BEGIN Data block
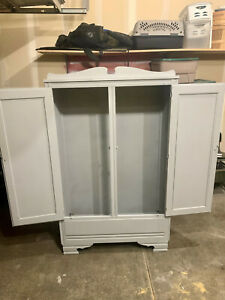 wardrobe used in good condition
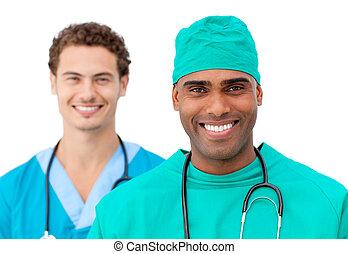ιατρικός εργάζομαι αρμονικά με , ακάθιστος , αναμμένος ανάλογα με καβγάς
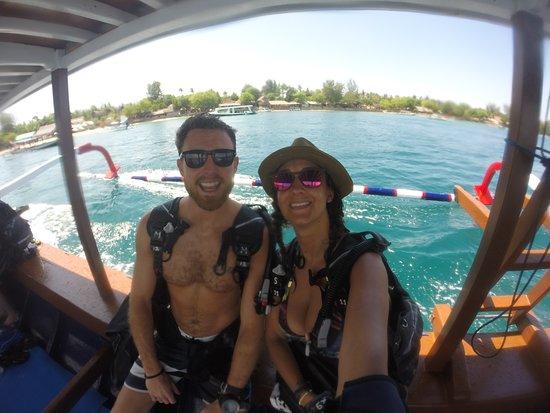 Manta Dive Gili Air: Happy divers faces! Advanced certificate done!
END Data block
:: Activity ::
Copy the data above word for word. Pictures stay out.

:: Written response ::
 wardrobe used in good condition
ιατρικός εργάζομαι αρμονικά με , ακάθιστος , αναμμένος ανάλογα με καβγάς
 Manta Dive Gili Air: Happy divers faces! Advanced certificate done!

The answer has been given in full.